Sometimes our desire for safety and certainty can be opposed to God’s will. When that happens, God’s words to us turn into lament. Jerusalem, Jerusalem…how often have I desired to gather your children together as a hen gathers her brood under her wings!” That isn’t a critique of one group of Jews or another rejecting Jesus – it’s a lament that rises out of God’s heartbreak over our rejection of God throughout history. The greatest errors of the church have often been made in an attempt to guarantee safety and certainty. The Crusades, the forces working against the Reformation, the split between Roman & Eastern churches in 1100 A.D., the fierce debate over evolution in the 20th century; all these were moments when the church, in a desire to protect themselves and God, overstepped its bounds and began to work against God’s will. The Pharisees in today’s gospel reading weren’t the only ones guilty of protecting God too much – it’s happened before, and it will happen again, and we will be the ones guilty of that over-protection.
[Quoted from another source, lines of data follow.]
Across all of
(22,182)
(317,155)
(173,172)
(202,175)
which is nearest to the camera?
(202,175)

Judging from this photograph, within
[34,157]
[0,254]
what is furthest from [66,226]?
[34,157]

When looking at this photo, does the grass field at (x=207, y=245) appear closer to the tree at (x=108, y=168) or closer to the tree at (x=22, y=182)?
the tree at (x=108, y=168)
The point of Christian living is not certainty: it is faith. Certainty requires proof before a relationship of any consequence is granted. The walls of certainty may offer protection, but they also prevent any genuine interaction with the rest of the world. Absolute certainty eliminates all vulnerability, and without vulnerability no relationship is ever genuine and no love is ever authentic. Being vulnerable brings about anxiety, for we leave ourselves unprotected, but being vulnerable also allows us to learn to trust one another as real persons who follow Jesus. The point of Christian living is faith, and faith is what happens when we learn to live between trust and anxiety. “The picture [of] faith painted here is one that denies any surety of belief, other than that which comes from the relationship with the One who stands behind the promise. All ultimately depends on the faithfulness of the Lord. This passage does not portray doubt or anxiety as something foreign to the person of faith. Quite the contrary! We see in Abraham one who lives in the tension between trust and anxiety. Faith, which is reckoned to be righteousness, is precisely that.”[1]

May Christ shelter you under His wings and keep you safe, brothers and sisters, and give you the faith you need – the faith to live between trust and anxiety. Amen.